# Using CONDOR for community detection in bipartite graphs
Author: John Platig<sup>1</sup>

<sup>1</sup> Channing Division of Network Medicine, Department of Medicine, Brigham and Women’s Hospital and Harvard Medical School, Boston, MA, USA.

# 1. Introduction
COmplex Network Description Of Regulators (CONDOR) implements methods for clustering bipartite networks and estimating the contribution of each node to its community's modularity. For an application of this method to identify diesease-associated single nucleotide polymorphisms, see<sup>1</sup> (https://journals.plos.org/ploscompbiol/article?id=10.1371/journal.pcbi.1005033).

## Implementing the Bipartite Modularity Maximization
The code in **condor.modularity.max** is an implementation of the method described in Michael Barber's paper<sup>2</sup> **Modularity and community detection in bipartite networks** ([Phys. Rev. E 76, 066102 (2007)](https://journals.aps.org/pre/abstract/10.1103/PhysRevE.76.066102)). A few general comments:

-  Maximizing bipartite modularity is an NP-hard problem
-  This method is heuristic and can depend on initial assignments of the nodes to communities
-  For the implementation in **condor.cluster**, I use a non-bipartite community detection method from the **igraph** package to use as initial assignments of nodes to communities, which are then used in **condor.modularity.max**.
-  Community structure is designed to cluster networks that form a giant connected component. All of the analysis in this package uses the giant connected component.

# 2. Workflow

In [None]:
library(netZooR)

**condor** works with an edgelist (**elist** in the code below) as its input. 

In [None]:
r = c(1,1,1,2,2,2,3,3,3,4,4);
b = c(1,2,3,1,2,4,2,3,4,3,4);
reds <- c("Alice","Sue","Janine","Mary")
blues <- c("Bob","John","Ed","Hank")
elist <- data.frame(red=reds[r], blue=blues[b])
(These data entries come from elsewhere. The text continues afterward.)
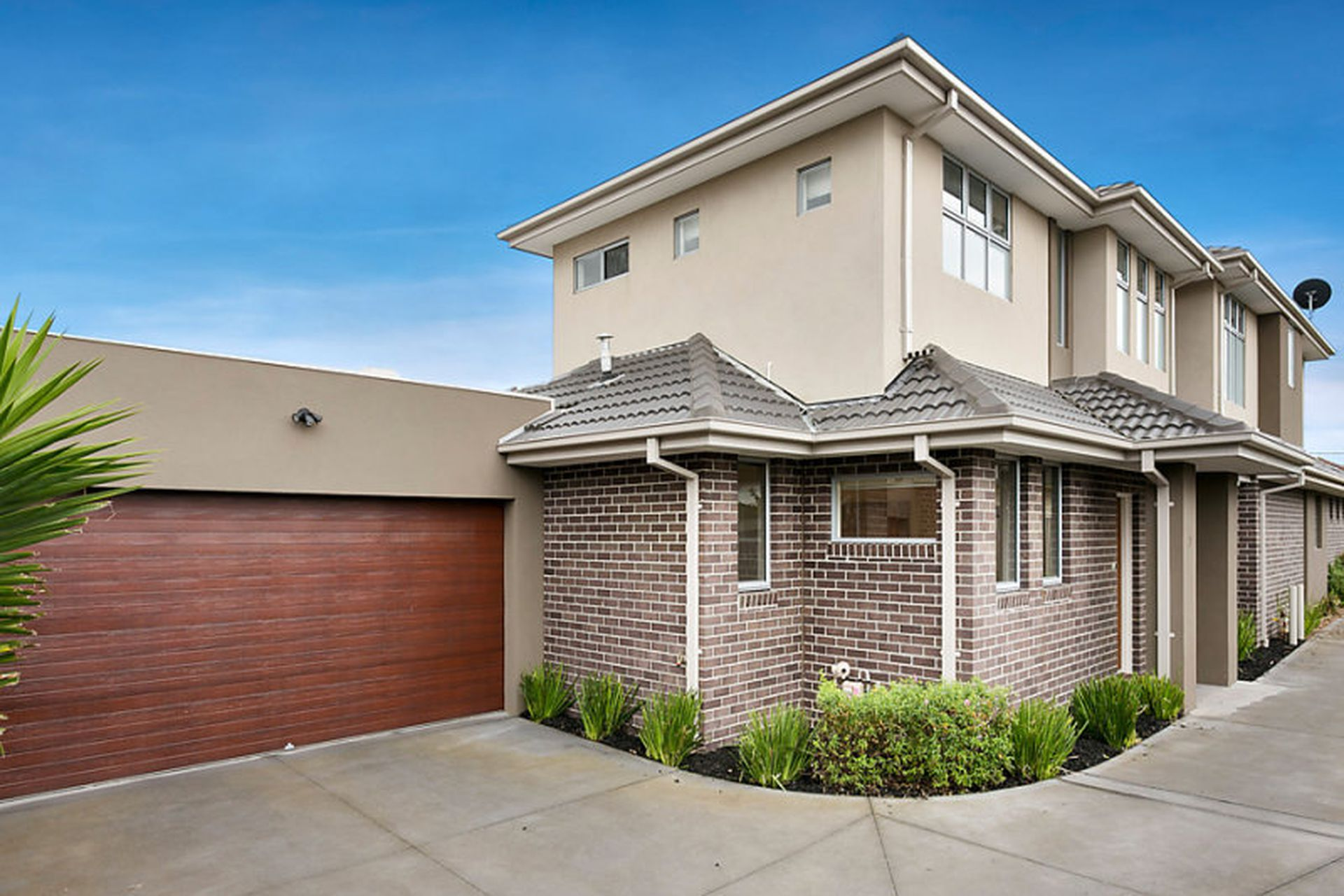 2 / 9 Myrtle Grove, Airport West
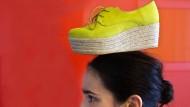 Marijana Condic trägt ihren Schuh auf dem Kopf.
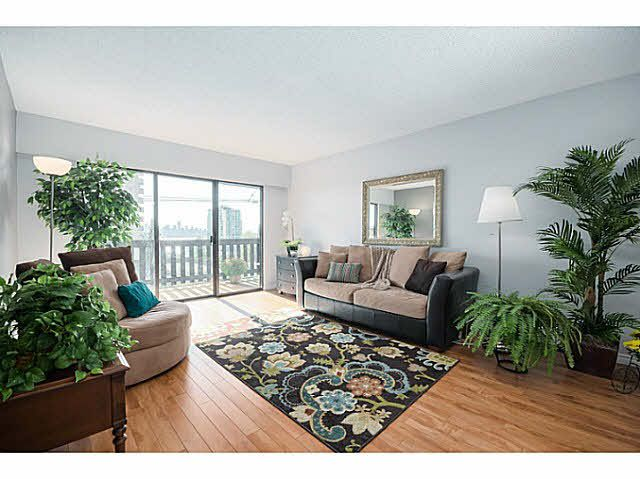 Main Photo: 308 170 E 3RD STREET in North Vancouver: Lower Lonsdale Condo for sale : MLS®# V1087958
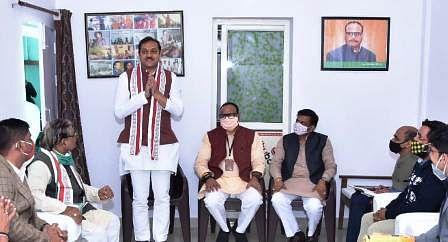 स्नातक एमएलसी चुनाव: भाजपा, निर्दल, सपा के प्रत्याशियों में त्रिकोणीय टक्कर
In **elist**, notice all nodes of the same type--women and men in this case--appear in the same column together. This is a requirement. **create.condor.object** will throw an error if a node appears in both columns. 

In [None]:
condor.object <- createCondorObject(elist)

A condor.object is just a list. You can look at the different items using **names**

In [None]:
names(condor.object)

**condor.cluster** will cluster the nodes and produce the overall modularity along with two community membership **data.frames**:

In [None]:
condor.object <- condorCluster(condor.object)
print(condor.object$red.memb)
print(condor.object$blue.memb)

Nodes in first community are {Alice, John, Bob, Sue}, nodes in second community are {Ed, Janine, Hank, Mary} based on the modularity maximization. Here's a picture:

In [None]:
gtoy = graph.edgelist(as.matrix(elist),directed=FALSE)
set.graph.attribute(gtoy, "layout", layout.kamada.kawai(gtoy))
V(gtoy)[c(reds,blues)]$color <- c(rep("red",4),rep("blue",4))

In [None]:
plot(gtoy,vertex.label.dist=2)

To get each node's modularity contribution (as a fraction of the community's modularity), run

In [None]:
condor.object <- condorQscore(condor.object)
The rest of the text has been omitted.